Jacques de Cauna évoque largement les questions restées obscures pour comprendre les ressorts et les intrications de cette période bouleversée. Il consacre deux annexes au « Soulèvement des esclaves » et à « Toussaint Louverture et la Franc-maçonnerie », évoquant la thèse du complot qui accuse les grands blancs royalistes coalisés avec les Francs-maçons, nombreux et influents dans la colonie, d’avoir tenté de remettre le roi sur son trône en provoquant la révolte des gens de couleur pour ravager l’île et empêcher la poursuite du commerce colonial avec la France et, par- là, saboter la Révolution.

L’ouvrage ne tranche pas vraiment sur la véracité de ce scénario. Et pas davantage sur l’appartenance de Toussaint Louverture à la Franc-Maçonnerie. Mais l’auteur estime qu’il en était proche, et que le rôle qu’elle aurait pu jouer dans le déclenchement des événements n’est pas à négliger.

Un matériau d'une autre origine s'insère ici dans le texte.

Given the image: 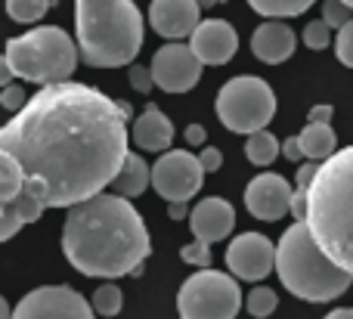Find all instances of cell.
<instances>
[{
	"mask_svg": "<svg viewBox=\"0 0 353 319\" xmlns=\"http://www.w3.org/2000/svg\"><path fill=\"white\" fill-rule=\"evenodd\" d=\"M301 37H304V43L310 50H325L332 41H335V37H332V25L325 22V19H313V22H307Z\"/></svg>",
	"mask_w": 353,
	"mask_h": 319,
	"instance_id": "28",
	"label": "cell"
},
{
	"mask_svg": "<svg viewBox=\"0 0 353 319\" xmlns=\"http://www.w3.org/2000/svg\"><path fill=\"white\" fill-rule=\"evenodd\" d=\"M93 310H97L99 316H118L121 313V304H124V295H121V289L118 285H112V282H105V285H99L97 291H93Z\"/></svg>",
	"mask_w": 353,
	"mask_h": 319,
	"instance_id": "26",
	"label": "cell"
},
{
	"mask_svg": "<svg viewBox=\"0 0 353 319\" xmlns=\"http://www.w3.org/2000/svg\"><path fill=\"white\" fill-rule=\"evenodd\" d=\"M201 65L205 62L195 56V50L189 43L171 41L152 56V74H155V87L165 93H186L199 84L201 78Z\"/></svg>",
	"mask_w": 353,
	"mask_h": 319,
	"instance_id": "11",
	"label": "cell"
},
{
	"mask_svg": "<svg viewBox=\"0 0 353 319\" xmlns=\"http://www.w3.org/2000/svg\"><path fill=\"white\" fill-rule=\"evenodd\" d=\"M25 103H28V99H25V87L10 84V87H3V90H0V105H3L6 112H12V115H16V112H22Z\"/></svg>",
	"mask_w": 353,
	"mask_h": 319,
	"instance_id": "32",
	"label": "cell"
},
{
	"mask_svg": "<svg viewBox=\"0 0 353 319\" xmlns=\"http://www.w3.org/2000/svg\"><path fill=\"white\" fill-rule=\"evenodd\" d=\"M236 227V211H232L230 202L211 196L201 198L192 211H189V229H192L195 239L201 242H220L232 233Z\"/></svg>",
	"mask_w": 353,
	"mask_h": 319,
	"instance_id": "16",
	"label": "cell"
},
{
	"mask_svg": "<svg viewBox=\"0 0 353 319\" xmlns=\"http://www.w3.org/2000/svg\"><path fill=\"white\" fill-rule=\"evenodd\" d=\"M50 6H56V0H6V12L12 22H37L41 16H47Z\"/></svg>",
	"mask_w": 353,
	"mask_h": 319,
	"instance_id": "25",
	"label": "cell"
},
{
	"mask_svg": "<svg viewBox=\"0 0 353 319\" xmlns=\"http://www.w3.org/2000/svg\"><path fill=\"white\" fill-rule=\"evenodd\" d=\"M130 103L90 84H43L0 130V152L22 165L25 186L47 208H72L99 196L128 158Z\"/></svg>",
	"mask_w": 353,
	"mask_h": 319,
	"instance_id": "1",
	"label": "cell"
},
{
	"mask_svg": "<svg viewBox=\"0 0 353 319\" xmlns=\"http://www.w3.org/2000/svg\"><path fill=\"white\" fill-rule=\"evenodd\" d=\"M332 115H335V109H332V105H313V109H310V121H325V124H329Z\"/></svg>",
	"mask_w": 353,
	"mask_h": 319,
	"instance_id": "39",
	"label": "cell"
},
{
	"mask_svg": "<svg viewBox=\"0 0 353 319\" xmlns=\"http://www.w3.org/2000/svg\"><path fill=\"white\" fill-rule=\"evenodd\" d=\"M276 273L294 298L310 304L335 301L353 285V273L341 270L313 239L307 220H294L276 245Z\"/></svg>",
	"mask_w": 353,
	"mask_h": 319,
	"instance_id": "5",
	"label": "cell"
},
{
	"mask_svg": "<svg viewBox=\"0 0 353 319\" xmlns=\"http://www.w3.org/2000/svg\"><path fill=\"white\" fill-rule=\"evenodd\" d=\"M149 25L168 41L192 37V31L201 25V0H152Z\"/></svg>",
	"mask_w": 353,
	"mask_h": 319,
	"instance_id": "14",
	"label": "cell"
},
{
	"mask_svg": "<svg viewBox=\"0 0 353 319\" xmlns=\"http://www.w3.org/2000/svg\"><path fill=\"white\" fill-rule=\"evenodd\" d=\"M242 307L239 282L226 273L199 270L176 291V313L180 319H236Z\"/></svg>",
	"mask_w": 353,
	"mask_h": 319,
	"instance_id": "8",
	"label": "cell"
},
{
	"mask_svg": "<svg viewBox=\"0 0 353 319\" xmlns=\"http://www.w3.org/2000/svg\"><path fill=\"white\" fill-rule=\"evenodd\" d=\"M316 0H248V6L257 16L267 19H292V16H304Z\"/></svg>",
	"mask_w": 353,
	"mask_h": 319,
	"instance_id": "23",
	"label": "cell"
},
{
	"mask_svg": "<svg viewBox=\"0 0 353 319\" xmlns=\"http://www.w3.org/2000/svg\"><path fill=\"white\" fill-rule=\"evenodd\" d=\"M12 319H97V310L68 285H41L16 304Z\"/></svg>",
	"mask_w": 353,
	"mask_h": 319,
	"instance_id": "10",
	"label": "cell"
},
{
	"mask_svg": "<svg viewBox=\"0 0 353 319\" xmlns=\"http://www.w3.org/2000/svg\"><path fill=\"white\" fill-rule=\"evenodd\" d=\"M316 174H319V161L307 158L304 165L298 167V189H310V183L316 180Z\"/></svg>",
	"mask_w": 353,
	"mask_h": 319,
	"instance_id": "34",
	"label": "cell"
},
{
	"mask_svg": "<svg viewBox=\"0 0 353 319\" xmlns=\"http://www.w3.org/2000/svg\"><path fill=\"white\" fill-rule=\"evenodd\" d=\"M294 31L288 28L282 19H267L263 25H257V31L251 34V53L267 65H279L294 53Z\"/></svg>",
	"mask_w": 353,
	"mask_h": 319,
	"instance_id": "17",
	"label": "cell"
},
{
	"mask_svg": "<svg viewBox=\"0 0 353 319\" xmlns=\"http://www.w3.org/2000/svg\"><path fill=\"white\" fill-rule=\"evenodd\" d=\"M217 118L226 130L232 134H257L267 130V124L276 115V93L270 84L254 74H239V78L226 81L217 93Z\"/></svg>",
	"mask_w": 353,
	"mask_h": 319,
	"instance_id": "7",
	"label": "cell"
},
{
	"mask_svg": "<svg viewBox=\"0 0 353 319\" xmlns=\"http://www.w3.org/2000/svg\"><path fill=\"white\" fill-rule=\"evenodd\" d=\"M226 267L232 270V276L245 279V282H261L276 267L273 242L261 233H242L226 248Z\"/></svg>",
	"mask_w": 353,
	"mask_h": 319,
	"instance_id": "12",
	"label": "cell"
},
{
	"mask_svg": "<svg viewBox=\"0 0 353 319\" xmlns=\"http://www.w3.org/2000/svg\"><path fill=\"white\" fill-rule=\"evenodd\" d=\"M43 208H47L43 198L31 186H22L16 198L0 202V242H10L25 223H34L43 214Z\"/></svg>",
	"mask_w": 353,
	"mask_h": 319,
	"instance_id": "18",
	"label": "cell"
},
{
	"mask_svg": "<svg viewBox=\"0 0 353 319\" xmlns=\"http://www.w3.org/2000/svg\"><path fill=\"white\" fill-rule=\"evenodd\" d=\"M62 251L68 264L84 276L115 279L140 273L143 260L152 254V242L130 198L118 192H99L68 208Z\"/></svg>",
	"mask_w": 353,
	"mask_h": 319,
	"instance_id": "2",
	"label": "cell"
},
{
	"mask_svg": "<svg viewBox=\"0 0 353 319\" xmlns=\"http://www.w3.org/2000/svg\"><path fill=\"white\" fill-rule=\"evenodd\" d=\"M292 198H294V189L279 174H257L245 186V205H248V211L257 220H267V223L282 220L285 214H292Z\"/></svg>",
	"mask_w": 353,
	"mask_h": 319,
	"instance_id": "13",
	"label": "cell"
},
{
	"mask_svg": "<svg viewBox=\"0 0 353 319\" xmlns=\"http://www.w3.org/2000/svg\"><path fill=\"white\" fill-rule=\"evenodd\" d=\"M130 87L137 93H149L155 87V74L152 65H130Z\"/></svg>",
	"mask_w": 353,
	"mask_h": 319,
	"instance_id": "33",
	"label": "cell"
},
{
	"mask_svg": "<svg viewBox=\"0 0 353 319\" xmlns=\"http://www.w3.org/2000/svg\"><path fill=\"white\" fill-rule=\"evenodd\" d=\"M149 180H152V167L143 161V155L128 152V158H124L121 171H118V177L112 180L109 189H115L118 196H124V198H137L149 186Z\"/></svg>",
	"mask_w": 353,
	"mask_h": 319,
	"instance_id": "20",
	"label": "cell"
},
{
	"mask_svg": "<svg viewBox=\"0 0 353 319\" xmlns=\"http://www.w3.org/2000/svg\"><path fill=\"white\" fill-rule=\"evenodd\" d=\"M282 152L279 140H276L270 130H257V134H248V143H245V155H248L251 165L267 167L273 165V158Z\"/></svg>",
	"mask_w": 353,
	"mask_h": 319,
	"instance_id": "22",
	"label": "cell"
},
{
	"mask_svg": "<svg viewBox=\"0 0 353 319\" xmlns=\"http://www.w3.org/2000/svg\"><path fill=\"white\" fill-rule=\"evenodd\" d=\"M344 3H347V6H350V10H353V0H344Z\"/></svg>",
	"mask_w": 353,
	"mask_h": 319,
	"instance_id": "44",
	"label": "cell"
},
{
	"mask_svg": "<svg viewBox=\"0 0 353 319\" xmlns=\"http://www.w3.org/2000/svg\"><path fill=\"white\" fill-rule=\"evenodd\" d=\"M189 47L205 65H223L236 56L239 34L226 19H201V25L189 37Z\"/></svg>",
	"mask_w": 353,
	"mask_h": 319,
	"instance_id": "15",
	"label": "cell"
},
{
	"mask_svg": "<svg viewBox=\"0 0 353 319\" xmlns=\"http://www.w3.org/2000/svg\"><path fill=\"white\" fill-rule=\"evenodd\" d=\"M0 319H12V307L6 301H0Z\"/></svg>",
	"mask_w": 353,
	"mask_h": 319,
	"instance_id": "43",
	"label": "cell"
},
{
	"mask_svg": "<svg viewBox=\"0 0 353 319\" xmlns=\"http://www.w3.org/2000/svg\"><path fill=\"white\" fill-rule=\"evenodd\" d=\"M3 59L10 62L16 78L28 84H62V81H72L81 50L74 47L68 31L56 25H41L34 31L10 37Z\"/></svg>",
	"mask_w": 353,
	"mask_h": 319,
	"instance_id": "6",
	"label": "cell"
},
{
	"mask_svg": "<svg viewBox=\"0 0 353 319\" xmlns=\"http://www.w3.org/2000/svg\"><path fill=\"white\" fill-rule=\"evenodd\" d=\"M325 319H353V307H341V310H332Z\"/></svg>",
	"mask_w": 353,
	"mask_h": 319,
	"instance_id": "42",
	"label": "cell"
},
{
	"mask_svg": "<svg viewBox=\"0 0 353 319\" xmlns=\"http://www.w3.org/2000/svg\"><path fill=\"white\" fill-rule=\"evenodd\" d=\"M205 165L186 149H171L152 165V189L168 202H189L201 189Z\"/></svg>",
	"mask_w": 353,
	"mask_h": 319,
	"instance_id": "9",
	"label": "cell"
},
{
	"mask_svg": "<svg viewBox=\"0 0 353 319\" xmlns=\"http://www.w3.org/2000/svg\"><path fill=\"white\" fill-rule=\"evenodd\" d=\"M186 214H189L186 202H168V217H171V220H183Z\"/></svg>",
	"mask_w": 353,
	"mask_h": 319,
	"instance_id": "40",
	"label": "cell"
},
{
	"mask_svg": "<svg viewBox=\"0 0 353 319\" xmlns=\"http://www.w3.org/2000/svg\"><path fill=\"white\" fill-rule=\"evenodd\" d=\"M307 196L313 239L341 270L353 273V146L338 149L319 165Z\"/></svg>",
	"mask_w": 353,
	"mask_h": 319,
	"instance_id": "3",
	"label": "cell"
},
{
	"mask_svg": "<svg viewBox=\"0 0 353 319\" xmlns=\"http://www.w3.org/2000/svg\"><path fill=\"white\" fill-rule=\"evenodd\" d=\"M301 143H304V155L313 161H325L332 158V155L338 152V136L335 130H332V124L325 121H310L304 127V134H301Z\"/></svg>",
	"mask_w": 353,
	"mask_h": 319,
	"instance_id": "21",
	"label": "cell"
},
{
	"mask_svg": "<svg viewBox=\"0 0 353 319\" xmlns=\"http://www.w3.org/2000/svg\"><path fill=\"white\" fill-rule=\"evenodd\" d=\"M201 165H205V171L211 174V171H220V165H223V155H220V149H214V146H205L201 149Z\"/></svg>",
	"mask_w": 353,
	"mask_h": 319,
	"instance_id": "36",
	"label": "cell"
},
{
	"mask_svg": "<svg viewBox=\"0 0 353 319\" xmlns=\"http://www.w3.org/2000/svg\"><path fill=\"white\" fill-rule=\"evenodd\" d=\"M282 155H285L288 161H301V158H307V155H304V143H301V136H288V140L282 143Z\"/></svg>",
	"mask_w": 353,
	"mask_h": 319,
	"instance_id": "35",
	"label": "cell"
},
{
	"mask_svg": "<svg viewBox=\"0 0 353 319\" xmlns=\"http://www.w3.org/2000/svg\"><path fill=\"white\" fill-rule=\"evenodd\" d=\"M25 186V171L10 152H0V202L16 198Z\"/></svg>",
	"mask_w": 353,
	"mask_h": 319,
	"instance_id": "24",
	"label": "cell"
},
{
	"mask_svg": "<svg viewBox=\"0 0 353 319\" xmlns=\"http://www.w3.org/2000/svg\"><path fill=\"white\" fill-rule=\"evenodd\" d=\"M183 136H186L189 146H205V140H208V134H205V127H201V124H189Z\"/></svg>",
	"mask_w": 353,
	"mask_h": 319,
	"instance_id": "38",
	"label": "cell"
},
{
	"mask_svg": "<svg viewBox=\"0 0 353 319\" xmlns=\"http://www.w3.org/2000/svg\"><path fill=\"white\" fill-rule=\"evenodd\" d=\"M74 31L84 65H130L143 47V12L134 0H78Z\"/></svg>",
	"mask_w": 353,
	"mask_h": 319,
	"instance_id": "4",
	"label": "cell"
},
{
	"mask_svg": "<svg viewBox=\"0 0 353 319\" xmlns=\"http://www.w3.org/2000/svg\"><path fill=\"white\" fill-rule=\"evenodd\" d=\"M12 78H16V72H12V68H10V62L3 59V65H0V84H3V87H10V84H12Z\"/></svg>",
	"mask_w": 353,
	"mask_h": 319,
	"instance_id": "41",
	"label": "cell"
},
{
	"mask_svg": "<svg viewBox=\"0 0 353 319\" xmlns=\"http://www.w3.org/2000/svg\"><path fill=\"white\" fill-rule=\"evenodd\" d=\"M276 307H279V298H276L273 289H267V285H257V289L248 291V313L254 316V319H267Z\"/></svg>",
	"mask_w": 353,
	"mask_h": 319,
	"instance_id": "27",
	"label": "cell"
},
{
	"mask_svg": "<svg viewBox=\"0 0 353 319\" xmlns=\"http://www.w3.org/2000/svg\"><path fill=\"white\" fill-rule=\"evenodd\" d=\"M307 202H310L307 189H294V198H292V217L294 220H307Z\"/></svg>",
	"mask_w": 353,
	"mask_h": 319,
	"instance_id": "37",
	"label": "cell"
},
{
	"mask_svg": "<svg viewBox=\"0 0 353 319\" xmlns=\"http://www.w3.org/2000/svg\"><path fill=\"white\" fill-rule=\"evenodd\" d=\"M350 16H353V10L347 3H344V0H325L323 3V19L325 22L332 25V28H344V25L350 22Z\"/></svg>",
	"mask_w": 353,
	"mask_h": 319,
	"instance_id": "30",
	"label": "cell"
},
{
	"mask_svg": "<svg viewBox=\"0 0 353 319\" xmlns=\"http://www.w3.org/2000/svg\"><path fill=\"white\" fill-rule=\"evenodd\" d=\"M335 53L347 68H353V19L335 34Z\"/></svg>",
	"mask_w": 353,
	"mask_h": 319,
	"instance_id": "31",
	"label": "cell"
},
{
	"mask_svg": "<svg viewBox=\"0 0 353 319\" xmlns=\"http://www.w3.org/2000/svg\"><path fill=\"white\" fill-rule=\"evenodd\" d=\"M130 140L140 149H149V152H165L174 140V124L159 105L149 103L146 112L134 121V130H130Z\"/></svg>",
	"mask_w": 353,
	"mask_h": 319,
	"instance_id": "19",
	"label": "cell"
},
{
	"mask_svg": "<svg viewBox=\"0 0 353 319\" xmlns=\"http://www.w3.org/2000/svg\"><path fill=\"white\" fill-rule=\"evenodd\" d=\"M180 258H183V264L205 270V267L211 264V242H201V239L189 242V245L180 248Z\"/></svg>",
	"mask_w": 353,
	"mask_h": 319,
	"instance_id": "29",
	"label": "cell"
}]
</instances>
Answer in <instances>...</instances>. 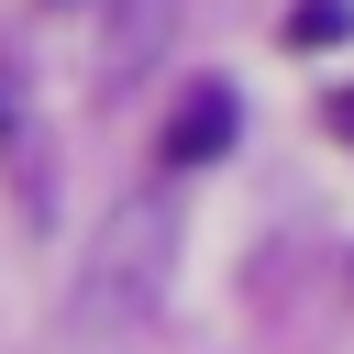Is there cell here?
I'll list each match as a JSON object with an SVG mask.
<instances>
[{
    "label": "cell",
    "mask_w": 354,
    "mask_h": 354,
    "mask_svg": "<svg viewBox=\"0 0 354 354\" xmlns=\"http://www.w3.org/2000/svg\"><path fill=\"white\" fill-rule=\"evenodd\" d=\"M166 266H177V199L166 188H144V199H122L111 221H100V243H88V277H77V321H144L155 310V288H166Z\"/></svg>",
    "instance_id": "6da1fadb"
},
{
    "label": "cell",
    "mask_w": 354,
    "mask_h": 354,
    "mask_svg": "<svg viewBox=\"0 0 354 354\" xmlns=\"http://www.w3.org/2000/svg\"><path fill=\"white\" fill-rule=\"evenodd\" d=\"M210 155H232V88H221V77H199V88L177 100V122H166V177H188V166H210Z\"/></svg>",
    "instance_id": "7a4b0ae2"
},
{
    "label": "cell",
    "mask_w": 354,
    "mask_h": 354,
    "mask_svg": "<svg viewBox=\"0 0 354 354\" xmlns=\"http://www.w3.org/2000/svg\"><path fill=\"white\" fill-rule=\"evenodd\" d=\"M343 33H354V0H299V11H288V44H299V55H321V44H343Z\"/></svg>",
    "instance_id": "3957f363"
},
{
    "label": "cell",
    "mask_w": 354,
    "mask_h": 354,
    "mask_svg": "<svg viewBox=\"0 0 354 354\" xmlns=\"http://www.w3.org/2000/svg\"><path fill=\"white\" fill-rule=\"evenodd\" d=\"M332 122H343V133H354V88H343V100H332Z\"/></svg>",
    "instance_id": "277c9868"
}]
</instances>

Dans l’espoir d’approfondir et d’améliorer la compréhension de ces quinze années,  Jacques de Cauna consacre un chapitre à la recherche de nouvelles pistes d’étude, par une utilisation plus systématique des sources archivistiques qui, selon lui, sont encore incomplètement exploitées, et des correspondances, dont celles de Toussaint Louverture. Il préconise aussi une analyse approfondie des discours prononcés à l’époque pour y déceler les attitudes mentales sous-jacentes, et recommande enfin  une collecte de la tradition orale en Haïti.

L’impact  économique, politique et symbolique de la révolution « dominguoise » a été, selon lui, considérable, les séquelles en pesant jusqu’à nos jours sur l’histoire contemporaine d’Haïti (les origines et l’exercice militaires du pouvoir ayant sans cesse contrarié l’évolution vers la démocratie). L’impact de ces événements n’a pas été moindre dans l’histoire mondia-le, tant en matière d’exportation des idées révolutionnaires dans la Caraïbe et jusqu’en Amérique du Sud, qu’en matière d’effets de la fuite des colons blancs de Saint Domingue vers la Jamaïque, Cuba et la Louisiane, sur le développement de l’industrie sucrière dont ils maîtrisaient la meilleure efficacité technique.

Le dernier chapitre de l’ouvrage, intitulé « Dans les oubliettes de l’Histoire », rejoint l’introduction, « Une révolution occultée », dans le regret que l’on n’ait pas davantage tiré les leçons de la révolution de Saint-Domingue pour la France et pour le monde. Jacques de Cauna esime qu’il serait impératif de lui voir occuper la place qu’elle mérite dans les manuels scolaires et les programmes officiels.